Percorrer a margem esquerda do rio Ipanema, um pouco
adiante do bairro de São Pedro, era atravessar uma fronteira invisível entre o
cotidiano e o sagrado. Ali se estendia o Bebedouro, também chamado Maniçoba, um
território de casas simples, erguidas com o esforço diário de agricultores,
pedreiros, cozinheiras, lavadeiras, passadeiras, feirantes e vaqueiros. Gente
que aprendia a vida no trabalho e ensinava, sem saber, lições profundas às
crianças que por ali passavam.
Nos anos 70, as crianças de Santana do Ipanema faziam do
rio e de suas margens um grande quintal.

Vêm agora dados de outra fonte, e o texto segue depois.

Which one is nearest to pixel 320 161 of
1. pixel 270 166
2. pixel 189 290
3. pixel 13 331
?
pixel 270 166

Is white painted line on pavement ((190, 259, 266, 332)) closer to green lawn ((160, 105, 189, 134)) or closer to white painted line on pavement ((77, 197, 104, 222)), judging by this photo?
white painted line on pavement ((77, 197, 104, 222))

Em meio às brincadeiras, iam
descobrindo o Bebedouro como quem descobre um livro vivo. Cada passo era uma
página, cada encontro uma história. Foi assim também naquela aula de campo do
ginásio Santana, quando o professor Clerisvaldo conduziu seus alunos com
pranchetas, folhas de papel A4, lápis e borrachas, ensinando que a geografia
não mora apenas nos livros, mas se revela no chão batido, nas casas, nos
caminhos e nas pessoas.
Enquanto desenhavam mapas, os alunos aprendiam a ler o
mundo. Observavam os tipos de construção, o traçado das ruas, o curso do rio.

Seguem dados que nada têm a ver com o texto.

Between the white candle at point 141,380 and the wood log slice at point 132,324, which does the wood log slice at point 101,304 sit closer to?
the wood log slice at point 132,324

E, no meio desse aprendizado, surgiam as ruínas da antiga capela de São João
Batista, construída, dizia-se, por volta de 1917. As paredes gastas pelo tempo
guardavam rezas antigas, promessas sussurradas e a fé de gerações. Mais
adiante, a capela de São Benedito pulsava viva, sobretudo nos dias de festa.
Quando se aproximavam os festejos do santo, o Bebedouro
se transformava. A comunidade se unia como um só corpo: organizava a banda de
pífano e zabumba, preparava o cortejo e saía pelos bairros de Santana, passando
de casa em casa. No centro, batiam às portas pedindo ajuda, e recebiam de tudo:
alimentos, objetos, dinheiro, fé. Cada doação era um gesto de pertencimento,
uma prova de que o sagrado se constrói coletivamente.
À frente do cortejo iam as mulheres, vestidas de preto,
com escapulários ao pescoço e a imagem de São Benedito cuidadosamente arrumada
dentro de uma caixa, enfeitada com flores e protegida por um tecido de nylon. À
frente da imagem, um espaço aberto para pedidos e moedas, onde o povo
depositava dores, esperanças e agradecimentos. Logo atrás vinha a banda de pífano
e zabumba, tocando sem cessar, acordando ruas, corações e memórias.
Em volta, surgiam os Mateus, figuras coloridas e
inquietas, com chapéus pontudos cobertos de espelhos, chicotes estalando no
chão e rostos pintados de carvão. Eram o riso e o espanto, o profano dançando
com o sagrado. As crianças corriam, riam, seguiam o cortejo, encantadas com
aquele mundo em movimento. Sem perceber, aprendiam sobre fé, cultura,
solidariedade e identidade.
Esses eventos eram mais que festas: eram salas de aula
abertas. Ali, as crianças aprendiam que a religião não se separa da vida, que a
cultura nasce do povo e que a memória se constrói no coletivo. Os anos 70 em
Santana do Ipanema ensinaram, com música, devoção e alegria, que crescer é
também guardar dentro de si o som da zabumba, o brilho dos espelhos dos Mateus
e a certeza de que pertencer a um lugar é carregar suas histórias para sempre.